Task set:
[A] According to the passage on speech code conversion, why does the pitch-gain interpolator compute the dequantized values gp2(n,j) when they are not directly required to convert the gain code? Answer in one to three sentences.
[B] In the passage on speech code conversion, how many samples of EVRC-compliant reproduced speech does the speech reproducing unit create in the mth frame?
[C] Continue the passage on speech code conversion from where it stops.

Source document:
───

Here it is assumed that the pitch-lag quantizer 308 has a
quantization table identical with that of G.729A.
Next, the pitch-lag quantizer 308 finds the dequantized value
lag2(n,0) of subframe No. 0 by linear interpolation between the
dequantized value lag2(n-1,1) obtained in the preceding frame
[(n-1)th frame] and the dequantized value lag2(n,1) of the present
frame. Further, the pitch-lag quantizer 308 finds the dequantized
value lag2(n+1,0) of subframe No. 0 by linear interpolation between
the dequantized value lag2(n,1) and the dequantized value
lag2(n+1,1). These dequantized values lag2(n,j) are used in
creation of the target signal and in conversion of the gain
code.
The pitch-gain dequantizer 304 obtains dequantized values gp1(m,k)
of three pitch gains Gp1(m,k) (k=0, 1, 2) in the mth frame of EVRC
and inputs these dequantized values to a pitch-gain interpolator
309. Using the dequantized values gp1(m,k), the pitch-gain
interpolator 309 obtains, by interpolation, pitch-gain dequantized
values gp2(n,j) (j=0, 1), gp2(n+1,j) (j=0, 1) in encoding scheme 2
(G.729A) in accordance with the following equations:
gp2(n,0)=gp1(m,0) (1) gp2(n,1)=[gp1(m,0)+gp1(m,1)]/2 (2)
gp2(n+1,0)=[gp1(m,1)+gp1(m,2)]/2 (3) gp2(n+1,1)=gp1(m,2) (4) It
should be noted that the pitch-gain dequantized values gp2(n,j) are
not directly required in conversion of the gain code but are used
in the generation of the target signal.
The dequantized values lsp1(m,k), lag1(m,k), gp1(m,k), cb1(m,k) and
gc1(m,k) of each of the EVRC codes are input to the speech
reproducing unit 310, which creates EVRC-compliant reproduced
speech SP(k,i) of a total of 160 samples in the mth frame,
partitions these regenerated signals into two G.729A-speech signals
Sp(n,h), Sp(n+1,h), of 80 samples each, and outputs the signals.
The method of creating reproduced speech is the same as that of an
EVRC decoder and is well known; no further description is given
here.
A target generator 311 has a structure similar to that of the
target generator (see FIG. 6) according to the first embodiment and
creates target signals Target(n,h), Target(n+1,h) used by an
algebraic code converter 312 and algebraic codebook gain converter
313. Specifically, the target generator 311 first obtains an
adaptive codebook output that corresponds to pitch lag lag2(n,j)

───

Data:
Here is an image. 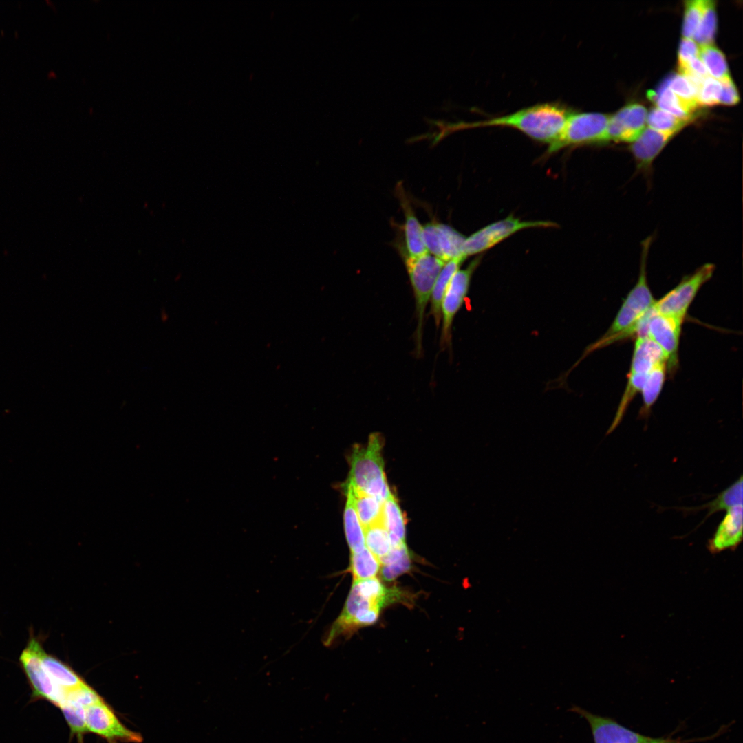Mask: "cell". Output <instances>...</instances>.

───

Expected responses:
[A] The pitch-gain dequantized values gp2(n,j) are used to generate the target signal.

[B] It creates a total of 160 samples, which it splits into two G.729A speech signals of 80 samples each.

[C]
found by the pitch-lag quantizer 308 and multiplies this by pitch
gain gp2(n,j) to create a sound-source signal. Next, the target
generator 311 inputs the sound-source signal to an LPC synthesis
filter constituted by the LSP dequantized value lsp2(n,j), thereby
creating an adaptive codebook synthesis signal syn(n,h). The target
generator 311 then subtracts the adaptive codebook synthesis signal
syn(n,h) from the reproduced speech Sp(n,h) created by the speech
reproducing unit 310, thereby obtaining the target signal
Target(n,h). Similarly, the target generator 311 creates the target
signal Target(n+1,h) of the (n+1)th frame.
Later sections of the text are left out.